> Action item A
List the names of all functions defined with def in the code of the knight on a chess board text.
> Action item B
Reproduce the knight on a chess board text from "states = [(r, c)" up to and including "s) in enumerate(states)])".

BEGIN Excerpted text

# Knight on a chess board

Here is a well-known interview/code golf question: a knight is placed on a chess board. The knight chooses from its 8 possible moves uniformly at random. When it steps off the board it doesn’t move anymore. What is the probability that the knight is still on the board after $$n$$ steps?

We could calculate this directly but it’s more interesting to frame it as a Markov chain.

## Calculation using the transition matrix

Model the chess board as the tuples $$\{ (r, c) \mid 0 \leq i, j \leq 7 \}$$.

Here are the valid moves and a helper function to check if a move
$$(r,c) \rightarrow (u,v)$$ is valid and if a cell is on the usual $$8 \times 8$$ chessboard:

moves = [(-2, 1), (-1, 2), (1, 2), (2, 1),
(2,-1), (1,-2), (-1,-2), (-2,-1)]

def is_move(r, c, u, v):
for m in moves:
if (u, v) == (r + m[0], c + m[1]):
return True
return False

def on_board(x):
return 0 <= x[0] < 8 and 0 <= x[1] < 8


The valid states are all the on-board positions plus the immediate off-board positions:

states = [(r, c) for r in range(-2, 8+2) for c in range(-2, 8+2)]


Now we can set up the transition matrix.

def make_matrix(states):
"""
Create the transition matrix for a knight on a chess board
with all moves chosen uniformly at random. When the knight
moves off-board, no more moves are made.
"""

# Handy mapping from (row, col) -> index into 'states'
to_idx = dict([(s, i) for (i, s) in enumerate(states)])

P = np.array([[0.0 for _ in range(len(states))] for _ in range(len(states))], dtype='float64')
assert P.shape == (len(states), len(states))

for (i, (r, c)) in enumerate(states):
for (j, (u, v)) in enumerate(states):
# On board, equal probability to each destination, even if goes off board.
if on_board((r, c)):
if is_move(r, c, u, v):
P[i][j] = 1.0/len(moves)

# Off board, no more moves.

END Excerpted text
BEGIN Data excerpt

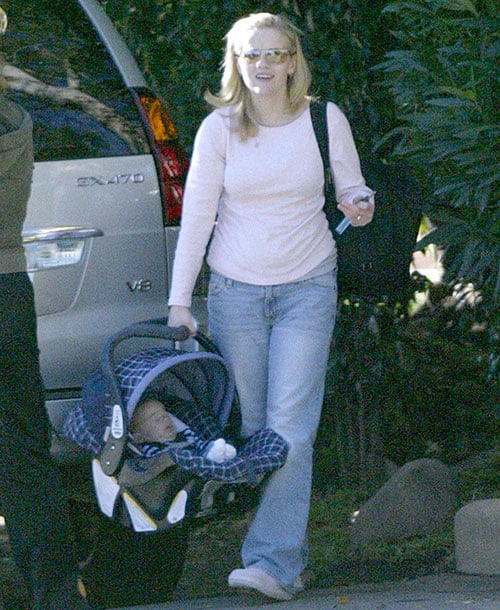 57496-2004-ffn_witherspoon_reese_13_011104jpg_173768.jpg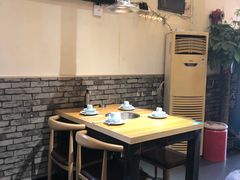 大堂-超越炭火牛蛙火锅鸡(河东店)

END Data excerpt

> Expected answer A
is_move, on_board, make_matrix

> Expected answer B
states = [(r, c) for r in range(-2, 8+2) for c in range(-2, 8+2)]


Now we can set up the transition matrix.

def make_matrix(states):
"""
Create the transition matrix for a knight on a chess board
with all moves chosen uniformly at random. When the knight
moves off-board, no more moves are made.
"""

# Handy mapping from (row, col) -> index into 'states'
to_idx = dict([(s, i) for (i, s) in enumerate(states)])